Indian Army has advantage over PLA on border: General M M Naravane
Former Indian Army chief, General MM Naravane, on Friday said India’s military, for the first time, enjoyed an advantage on the Sino-Indian border vis-à-vis China’s People’s Liberation Army (PLC).
“We should negotiate the (Sino-Indian) border with China from that position of advantage,” he said, while addressing a New Delhi-based think-tank called the Foundation for Non-Violent Alternatives (FNVA) at the release of its new report, “Resetting India’s Tibet Policy 2022”.
Naravane commanded the Indian Army from January 2019 to April 2022, a period of border turmoil in which the PLA made inroads into the Indian territory at several points in Eastern Ladakh. In a brutal hand-to-hand encounter between the two armies in the Galwan river valley, Indian soldiers were killed for the first time since 1975.
New Delhi admitted deaths of 40 Indian soldiers in that clash, while Beijing acknowledged that four PLA soldiers lost their lives.
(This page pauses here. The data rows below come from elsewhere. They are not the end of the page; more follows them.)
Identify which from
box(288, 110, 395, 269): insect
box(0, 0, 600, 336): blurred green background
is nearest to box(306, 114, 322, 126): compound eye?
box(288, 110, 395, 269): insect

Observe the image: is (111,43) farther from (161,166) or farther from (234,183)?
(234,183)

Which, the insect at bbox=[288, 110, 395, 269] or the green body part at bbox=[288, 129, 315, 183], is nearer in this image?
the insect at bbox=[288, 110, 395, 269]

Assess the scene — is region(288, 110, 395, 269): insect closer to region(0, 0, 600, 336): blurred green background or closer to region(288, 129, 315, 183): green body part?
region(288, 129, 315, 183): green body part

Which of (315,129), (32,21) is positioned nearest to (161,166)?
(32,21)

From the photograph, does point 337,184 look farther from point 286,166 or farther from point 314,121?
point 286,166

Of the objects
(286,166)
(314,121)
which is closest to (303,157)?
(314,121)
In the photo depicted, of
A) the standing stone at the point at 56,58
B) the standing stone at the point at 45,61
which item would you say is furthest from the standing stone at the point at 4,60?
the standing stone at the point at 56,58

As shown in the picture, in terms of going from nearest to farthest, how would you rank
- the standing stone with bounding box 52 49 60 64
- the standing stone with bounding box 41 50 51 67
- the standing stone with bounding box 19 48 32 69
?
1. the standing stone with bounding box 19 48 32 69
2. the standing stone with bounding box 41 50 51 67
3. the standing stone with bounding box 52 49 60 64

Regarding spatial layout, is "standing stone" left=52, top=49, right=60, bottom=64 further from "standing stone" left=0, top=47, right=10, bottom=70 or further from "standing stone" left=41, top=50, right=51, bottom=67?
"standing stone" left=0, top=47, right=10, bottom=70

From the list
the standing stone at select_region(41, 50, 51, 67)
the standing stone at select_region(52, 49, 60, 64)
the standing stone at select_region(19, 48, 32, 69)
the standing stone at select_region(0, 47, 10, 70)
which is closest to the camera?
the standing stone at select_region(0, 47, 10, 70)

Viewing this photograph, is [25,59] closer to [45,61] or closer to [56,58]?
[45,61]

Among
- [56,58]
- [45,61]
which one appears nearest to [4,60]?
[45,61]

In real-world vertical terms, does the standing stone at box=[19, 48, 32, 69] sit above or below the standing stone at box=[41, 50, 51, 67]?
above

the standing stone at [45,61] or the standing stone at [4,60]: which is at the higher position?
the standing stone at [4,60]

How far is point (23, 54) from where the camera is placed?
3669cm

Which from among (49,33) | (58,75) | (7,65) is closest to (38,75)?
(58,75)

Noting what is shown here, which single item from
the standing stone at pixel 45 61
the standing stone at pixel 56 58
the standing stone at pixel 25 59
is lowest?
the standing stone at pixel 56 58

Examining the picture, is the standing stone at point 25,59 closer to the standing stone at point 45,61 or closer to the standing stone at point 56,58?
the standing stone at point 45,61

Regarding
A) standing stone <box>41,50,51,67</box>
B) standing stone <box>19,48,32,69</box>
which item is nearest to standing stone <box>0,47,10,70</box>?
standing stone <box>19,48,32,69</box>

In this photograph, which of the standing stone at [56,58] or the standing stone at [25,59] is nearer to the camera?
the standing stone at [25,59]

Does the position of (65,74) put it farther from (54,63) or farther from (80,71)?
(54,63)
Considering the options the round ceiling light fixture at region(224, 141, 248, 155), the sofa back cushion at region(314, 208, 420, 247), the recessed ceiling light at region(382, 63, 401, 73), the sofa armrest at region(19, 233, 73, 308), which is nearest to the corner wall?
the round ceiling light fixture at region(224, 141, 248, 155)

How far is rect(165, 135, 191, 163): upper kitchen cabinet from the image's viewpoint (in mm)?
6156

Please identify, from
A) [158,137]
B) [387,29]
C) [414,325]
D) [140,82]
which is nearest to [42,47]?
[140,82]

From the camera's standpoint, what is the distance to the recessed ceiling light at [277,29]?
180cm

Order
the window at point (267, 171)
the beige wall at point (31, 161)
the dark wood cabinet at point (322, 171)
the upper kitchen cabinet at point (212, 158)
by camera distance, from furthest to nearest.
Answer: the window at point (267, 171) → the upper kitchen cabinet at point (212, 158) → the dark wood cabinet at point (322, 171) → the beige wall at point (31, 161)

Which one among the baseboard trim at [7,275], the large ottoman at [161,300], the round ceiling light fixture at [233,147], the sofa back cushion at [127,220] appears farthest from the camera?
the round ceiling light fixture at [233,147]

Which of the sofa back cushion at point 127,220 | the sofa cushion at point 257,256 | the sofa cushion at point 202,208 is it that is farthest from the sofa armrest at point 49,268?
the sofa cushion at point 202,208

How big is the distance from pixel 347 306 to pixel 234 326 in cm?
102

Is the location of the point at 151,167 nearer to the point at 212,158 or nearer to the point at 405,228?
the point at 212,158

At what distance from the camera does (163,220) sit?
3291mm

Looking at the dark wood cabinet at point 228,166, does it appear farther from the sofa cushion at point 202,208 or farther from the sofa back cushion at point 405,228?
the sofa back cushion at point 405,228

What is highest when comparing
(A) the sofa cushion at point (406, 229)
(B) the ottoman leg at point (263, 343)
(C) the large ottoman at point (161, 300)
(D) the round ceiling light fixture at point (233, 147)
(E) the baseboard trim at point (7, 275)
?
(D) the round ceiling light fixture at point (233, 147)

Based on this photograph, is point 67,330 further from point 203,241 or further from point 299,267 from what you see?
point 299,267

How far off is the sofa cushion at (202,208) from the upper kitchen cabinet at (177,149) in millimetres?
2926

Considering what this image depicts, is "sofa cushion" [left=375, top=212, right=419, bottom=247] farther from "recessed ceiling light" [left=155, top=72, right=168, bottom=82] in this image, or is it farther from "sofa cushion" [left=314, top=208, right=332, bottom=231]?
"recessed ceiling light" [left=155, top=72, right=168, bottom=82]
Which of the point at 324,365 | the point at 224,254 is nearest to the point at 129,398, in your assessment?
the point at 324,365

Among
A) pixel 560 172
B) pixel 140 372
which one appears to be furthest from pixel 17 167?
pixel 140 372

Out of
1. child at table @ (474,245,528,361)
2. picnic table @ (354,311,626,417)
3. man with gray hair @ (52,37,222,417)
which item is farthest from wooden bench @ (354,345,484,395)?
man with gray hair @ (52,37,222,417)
Naravane said the Indian Army gained a major moral advantage, stemming from the fact that, for the first time in decades, an adversary had inflicted casualties on Chinese soldiers.
“It doesn’t matter whether four Chinese soldiers were killed or 40. What is material is that we stood up to the PLA and inflicted casualties,” he said.
The message that had gone out to the PLA and the Chinese leadership, said Naravane, is that any aggression hereafter by China would result in their paying a price. “It will not be a small price, but a heavy one,” he said.
The former Army chief also claimed that the Indian position of advantage came from the fact that the large number of Chinese soldiers now deployed on the Sino-Indian border had to be resupplied from bases far away on China’s eastern seaboard.
“The PLA’s lines of communication to their western border with India are 4,000 km long, while India’s lines of communication to its Himalayan border are barely 400-500 km,” said Naravane.
This leads to a position of stalemate, said Naravane, in which neither the Chinese nor the Indian side can benefit from conflict. It is a position that calls for negotiation.